OCI images support a standard set of annotations for metadata, used by registries such as GitHub Container Registry and Azure Container Registry in their respective interfaces. These annotations are documented as part of the OpenContainers Annotation Spec. This specification contains metadata such as the date/time when the image was created, the license the image has, who the image was published by, and who the image was published by.

This data seems very useful to provide, and people are starting to provide that data already today. I would like to propose we establish tooling conventions for how to encode this data in custom sections inside of Wasm binaries today. That way language toolchains can directly encode that metadata as part of the binaries they produce. And all Wasm-specific OCI tooling has to do, is take that metadata from the components and encode that as OpenContainers annotations.

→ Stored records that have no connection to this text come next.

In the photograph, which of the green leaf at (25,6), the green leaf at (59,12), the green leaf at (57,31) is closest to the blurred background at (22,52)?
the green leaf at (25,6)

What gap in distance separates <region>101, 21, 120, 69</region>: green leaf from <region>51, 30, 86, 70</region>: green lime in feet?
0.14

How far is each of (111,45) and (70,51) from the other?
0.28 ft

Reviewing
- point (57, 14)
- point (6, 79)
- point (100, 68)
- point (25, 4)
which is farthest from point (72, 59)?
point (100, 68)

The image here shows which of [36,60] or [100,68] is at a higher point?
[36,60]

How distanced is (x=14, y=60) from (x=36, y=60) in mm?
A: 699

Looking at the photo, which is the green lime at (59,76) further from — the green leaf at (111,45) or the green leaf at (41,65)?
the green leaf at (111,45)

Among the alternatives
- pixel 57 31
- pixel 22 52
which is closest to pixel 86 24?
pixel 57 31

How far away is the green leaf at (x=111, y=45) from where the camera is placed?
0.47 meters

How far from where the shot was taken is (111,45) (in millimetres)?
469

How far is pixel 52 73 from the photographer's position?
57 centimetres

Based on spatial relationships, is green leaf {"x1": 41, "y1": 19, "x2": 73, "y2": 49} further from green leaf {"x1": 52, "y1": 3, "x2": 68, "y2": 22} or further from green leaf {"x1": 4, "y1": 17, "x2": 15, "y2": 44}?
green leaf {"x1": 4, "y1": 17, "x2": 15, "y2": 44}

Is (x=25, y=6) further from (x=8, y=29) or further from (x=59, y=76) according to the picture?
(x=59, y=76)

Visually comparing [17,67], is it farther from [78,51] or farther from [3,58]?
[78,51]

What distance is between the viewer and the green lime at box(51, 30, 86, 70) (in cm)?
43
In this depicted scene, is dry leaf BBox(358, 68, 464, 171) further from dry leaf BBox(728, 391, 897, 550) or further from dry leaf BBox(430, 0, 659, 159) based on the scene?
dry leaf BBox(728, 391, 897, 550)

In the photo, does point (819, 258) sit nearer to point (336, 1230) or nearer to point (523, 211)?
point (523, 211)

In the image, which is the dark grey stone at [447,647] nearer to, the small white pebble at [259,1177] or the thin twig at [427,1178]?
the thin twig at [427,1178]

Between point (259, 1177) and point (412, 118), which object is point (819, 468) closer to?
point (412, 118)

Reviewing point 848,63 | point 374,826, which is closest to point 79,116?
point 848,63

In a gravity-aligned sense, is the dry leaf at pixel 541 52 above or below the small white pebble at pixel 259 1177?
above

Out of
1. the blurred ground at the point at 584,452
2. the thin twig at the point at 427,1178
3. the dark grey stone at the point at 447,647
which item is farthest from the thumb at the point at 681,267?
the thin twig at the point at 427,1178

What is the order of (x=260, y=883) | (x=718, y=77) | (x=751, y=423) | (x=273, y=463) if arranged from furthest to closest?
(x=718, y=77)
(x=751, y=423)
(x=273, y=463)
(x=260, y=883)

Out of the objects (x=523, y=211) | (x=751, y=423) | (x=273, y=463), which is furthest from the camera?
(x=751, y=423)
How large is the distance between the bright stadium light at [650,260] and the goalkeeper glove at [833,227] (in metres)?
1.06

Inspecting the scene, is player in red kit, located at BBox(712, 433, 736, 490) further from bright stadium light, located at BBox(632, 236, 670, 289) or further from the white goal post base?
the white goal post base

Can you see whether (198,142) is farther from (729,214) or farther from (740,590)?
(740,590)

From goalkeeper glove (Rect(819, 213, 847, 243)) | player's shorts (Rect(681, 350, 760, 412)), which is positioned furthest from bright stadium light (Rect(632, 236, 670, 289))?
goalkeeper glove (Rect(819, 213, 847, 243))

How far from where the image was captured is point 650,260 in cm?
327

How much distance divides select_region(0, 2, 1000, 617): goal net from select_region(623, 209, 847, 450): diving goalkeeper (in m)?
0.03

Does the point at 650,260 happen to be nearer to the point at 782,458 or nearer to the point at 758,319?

Before diving into any concrete proposal for which custom sections we might want to add and how we'd encode those - I wanted to raise this issue to put feelers out for how people might feel about this. I saw folks were generally positive about https://github.com/WebAssembly/tool-conventions/issues/141 which proposed adding a section on documentation, though the issue hasn't seen any activity for a while. If people are generally optimistic about the what I'm proposing here, I'd be happy to open a PR with initial wording for, say, SPDX license identifiers encoded in a custom section to get the ball rolling on this.

Thanks!

yoshuawuyts commented 2 months ago

Oh and to clarify: I'm not proposing we follow the OpenContainers spec to the letter here. We can and probably want to deviate in some places about how things are encoded and named. For one: I wouldn't want our custom sections to all start with org.opencontainers.image.

The higher-order bit of what I'm proposing here is definitely compatibility - so have a way to map certain custom sections in Wasm to the OpenContainers Annotations spec, and back. We can probably also be more strict in custom sections for Wasm Components than the OpenContainers spec is. For example: guarantee that any version identifier is semver-compliant, rather than semver-optional.

endocrimes commented 2 months ago

With both my CNCF wasm-wg lead hat, and my personal hat, I'd love to see compatibility here and that feels like a really positive direction. I probably am less against prefixing org.opencontainers where their standards are the ones the data should follow are than many tho - mostly to avoid some NIH/wheel reinventing, and avoiding complex mapping rules.

lann commented 2 months ago

There is a custom section definition for certain kinds of registry metadata: https://docs.rs/wasm-metadata/0.214.0/wasm_metadata/struct.RegistryMetadata.html

thomastaylor312 commented 2 months ago

Sorry I missed the conversation today, but I am definitely in favor of using these annotations. However, I am in strong favor of what @endocrimes was leaning towards. I would rather keep the current org.opencontainers prefixing for maximum compatibility. I know that it might look weird to someone who doesn't know why those are used, but it does avoid any mapping issues while not precluding the possibility of adding our own custom org.ba prefixes down the line. If we want to change it, I'd rather map down the line and add/modify any fields that aren't working for us than having to handle that now.

As for using RegistryMetadata, I don't think that information was based on any specific standards (let me know if I am wrong though) and was more of a "best guess" as it were. The reason I like the idea of the open containers annotations is that they were built to be cross language/tooling since containers could be built with applications in all sorts of languages. That maps pretty well to what wasm enables and it is a good starting point. Not to mention that it is a widely accepted set of annotations that gets us easy compatibility right out of the gate.